◆ EXTRACTED MATERIAL:
┏━━
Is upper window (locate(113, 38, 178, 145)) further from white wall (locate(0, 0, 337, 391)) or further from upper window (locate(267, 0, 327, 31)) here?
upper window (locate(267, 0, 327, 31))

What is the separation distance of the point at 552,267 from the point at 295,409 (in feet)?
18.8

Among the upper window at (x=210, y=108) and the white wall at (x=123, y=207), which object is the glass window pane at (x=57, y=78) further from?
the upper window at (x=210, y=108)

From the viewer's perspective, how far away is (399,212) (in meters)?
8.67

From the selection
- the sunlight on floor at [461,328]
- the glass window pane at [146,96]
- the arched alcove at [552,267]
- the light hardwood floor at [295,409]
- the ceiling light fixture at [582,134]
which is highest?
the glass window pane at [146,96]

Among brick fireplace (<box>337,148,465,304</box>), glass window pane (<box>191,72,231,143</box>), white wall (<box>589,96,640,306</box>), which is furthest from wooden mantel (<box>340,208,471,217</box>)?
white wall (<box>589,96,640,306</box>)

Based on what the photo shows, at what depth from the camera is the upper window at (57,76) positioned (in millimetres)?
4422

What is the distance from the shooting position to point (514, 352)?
┗━━
┏━━
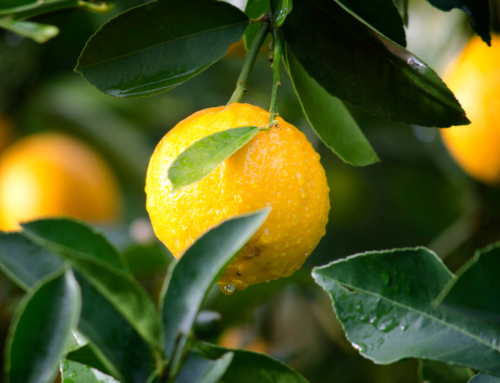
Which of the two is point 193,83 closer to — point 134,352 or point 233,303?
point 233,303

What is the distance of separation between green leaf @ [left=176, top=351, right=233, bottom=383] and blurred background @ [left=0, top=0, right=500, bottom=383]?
┗━━
┏━━
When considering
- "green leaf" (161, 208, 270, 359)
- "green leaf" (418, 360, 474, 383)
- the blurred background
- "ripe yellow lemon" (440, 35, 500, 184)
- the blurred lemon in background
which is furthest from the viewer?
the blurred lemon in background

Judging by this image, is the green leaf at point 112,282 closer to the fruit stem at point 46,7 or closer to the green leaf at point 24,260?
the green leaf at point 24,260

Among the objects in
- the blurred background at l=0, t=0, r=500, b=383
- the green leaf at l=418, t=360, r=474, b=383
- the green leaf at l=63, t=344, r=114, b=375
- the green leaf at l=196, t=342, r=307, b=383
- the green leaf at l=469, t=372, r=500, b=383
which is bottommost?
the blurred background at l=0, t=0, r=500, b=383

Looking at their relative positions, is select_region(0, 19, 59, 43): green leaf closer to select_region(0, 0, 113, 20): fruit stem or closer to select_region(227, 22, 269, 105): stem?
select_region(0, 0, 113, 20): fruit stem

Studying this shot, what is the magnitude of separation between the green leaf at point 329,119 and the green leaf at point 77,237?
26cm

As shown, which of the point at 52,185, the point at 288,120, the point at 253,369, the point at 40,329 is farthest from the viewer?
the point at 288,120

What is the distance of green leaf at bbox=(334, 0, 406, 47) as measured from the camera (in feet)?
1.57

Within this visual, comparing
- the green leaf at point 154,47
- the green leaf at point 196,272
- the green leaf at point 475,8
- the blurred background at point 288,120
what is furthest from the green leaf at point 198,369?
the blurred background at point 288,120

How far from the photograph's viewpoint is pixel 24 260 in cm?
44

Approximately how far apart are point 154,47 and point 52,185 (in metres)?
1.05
┗━━
◆ THE EXERCISE:
Which lines in the material above contain the word "camera"? Pull out each of those lines in full, and treat uppercase and lowercase as different.

◆ FULL OUTPUT:
Based on what the photo shows, at what depth from the camera is the upper window at (57,76) positioned (in millimetres)?
What is the distance of green leaf at bbox=(334, 0, 406, 47) as measured from the camera (in feet)?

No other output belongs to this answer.